■ **EXERCISE PASSAGE**:
══════════════════════════════

Katelyn had a beautiful simplicity I admired.  But she was also anxious to get it right.  She wanted to live well.  We talked about how God loves us as we are and we don't have to do anything to win God's favour.  

And then we would read this wonderful passage from Romans 8 which became a favourite of ours to share together:  

"For I am convinced that neither death nor life, neither angels nor demons, neither the present nor the future, nor any powers, neither height nor depth, nor anything else in all creation, will be able to separate us from the love of God that is in Christ Jesus our Lord."  Romans 8:38-39

There are some things on earth we will not understand... as the love chapter says in verse 12,  "For now we only see a reflection as in a mirror; then we shall see face to face.  Now I know in part; then I shall know fully, even as I am fully known." 

I receive enormous comfort in those words.  We don't know the whole picture.  But God does.  And some day we'll know fully, even as we are now fully known by the One who created us.

And I can only imagine my friend Katelyn knowing fully, understanding what she might not have understood here on earth.  We talked about our lives stretching into eternity, there is a comma we step over into our eternal home.  It is not a period.  It is not the end.

There has been much loss in my own world lately, and for many I know.  I hope that these simple thoughts will bring comfort... and I know I am challenged to live by love... always.



Monday, March 4, 2019

I'm Giving Up Pain for Lent

Those words jangled in me today, with Ash Wednesday approaching and the question is often asked - what are you going to give up for Lent?

I've seen it all... some ideas more environmental like taking each day to live a "greener" life, and perhaps I should give up my plastic grocery bags... not for lent, but for life.

There's the idea of paying it forward - giving something each day to someone in need during this season of Lent, whether it be clothing or food or even dollars.

Where did Lent come from anyway?  It is not a term used in the Scriptures I read, and yet I like the rhythm of it, the reminder that Easter is coming.  

I looked up "Ask Questions" and here was their answer:  Lent is a period of fasting, moderation, and self-denial traditionally observed by Catholics and some Protestant denominations. It begins with Ash Wednesday and ends with Easter Sunday. The length of the Lenten fast was established in the 4th century as 46 days (40 days, not counting Sundays). During Lent, participants eat sparingly or give up a particular food or habit. It’s not uncommon for people to give up smoking during Lent, or to swear off watching television or eating candy or telling lies. It’s six weeks of self-discipline.

Which begs the question, What is Ash Wednesday?  

Here is Wikipedia's answer:  Ash Wednesday is a Christian holy day of prayer, fasting, and repentance. ... Ash Wednesday derives its name from the placing of repentance ashes on the foreheads of participants to either the words "Repent, and believe in the Gospel" or the dictum "Remember that you are dust, and to dust you shall return."

This hits home.

A week ago I recited those words, ashes to ashes, dust to dust, as we laid to rest a young woman who had become a dear friend.  And I've been thinking about those words.

It reminds me of brokenness. A letting go, a reminder of where we come from.  Our brevity.  

 As I thought about brokenness I was deeply touched by these words from Henri Nouwen: 

"Our brokenness reveals something about who we are.  Our sufferings and pains are not simply bothersome interruptions of our lives; rather, they touch us in our uniqueness and our most intimate individuality.

══════════════════════════════

■ **AVAILABLE DATA**:
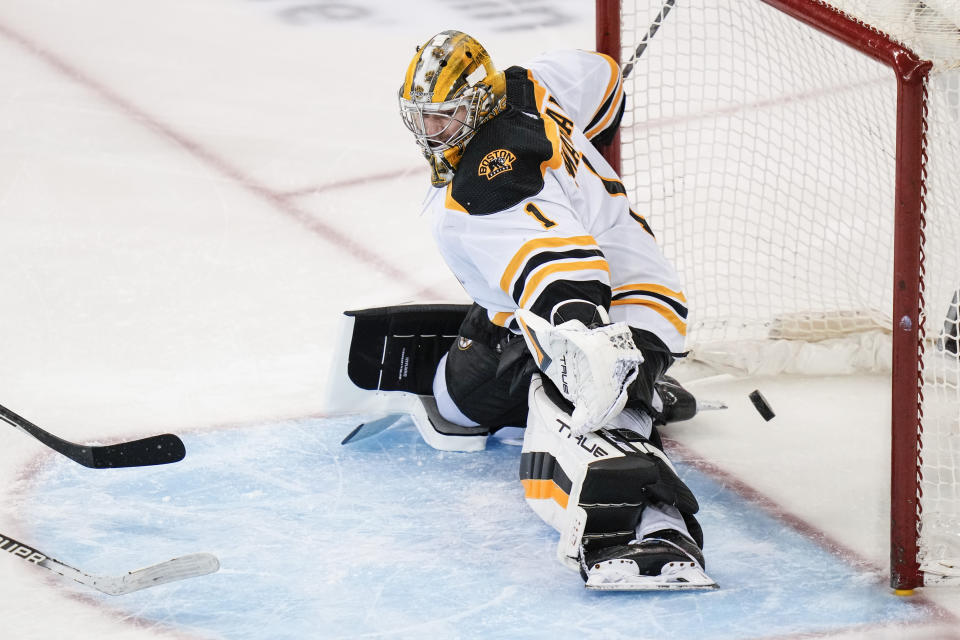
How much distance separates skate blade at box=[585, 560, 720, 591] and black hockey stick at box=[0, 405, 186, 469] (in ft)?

══════════════════════════════

■ **PROBLEM SET**:
[a] In the blog passage, why does the writer say "This hits home" after quoting the explanation of Ash Wednesday? Answer in one to three sentences.
[b] Decide whether each statement agrees with the blog passage, answering yes or no and quoting the deciding words: (i) Lent ends with Easter Sunday. (ii) The writer found the term Lent in the Scriptures the writer reads. (iii) Katelyn was anxious to get it right.
[c] Reproduce everything in the blog passage from "Here is Wikipedia's" down to "about those words.".

■ **RESPONSES BY ITEM NUMBER**:
[a] The words said at Ash Wednesday about returning to dust hit home because, a week earlier, the writer recited "ashes to ashes, dust to dust" while laying to rest a young woman who had become a dear friend.

[b]
(i) Yes: "It begins with Ash Wednesday and ends with Easter Sunday."
(ii) No: "It is not a term used in the Scriptures I read"
(iii) Yes: "But she was also anxious to get it right."

[c]
Here is Wikipedia's answer:  Ash Wednesday is a Christian holy day of prayer, fasting, and repentance. ... Ash Wednesday derives its name from the placing of repentance ashes on the foreheads of participants to either the words "Repent, and believe in the Gospel" or the dictum "Remember that you are dust, and to dust you shall return."

This hits home.

A week ago I recited those words, ashes to ashes, dust to dust, as we laid to rest a young woman who had become a dear friend.  And I've been thinking about those words.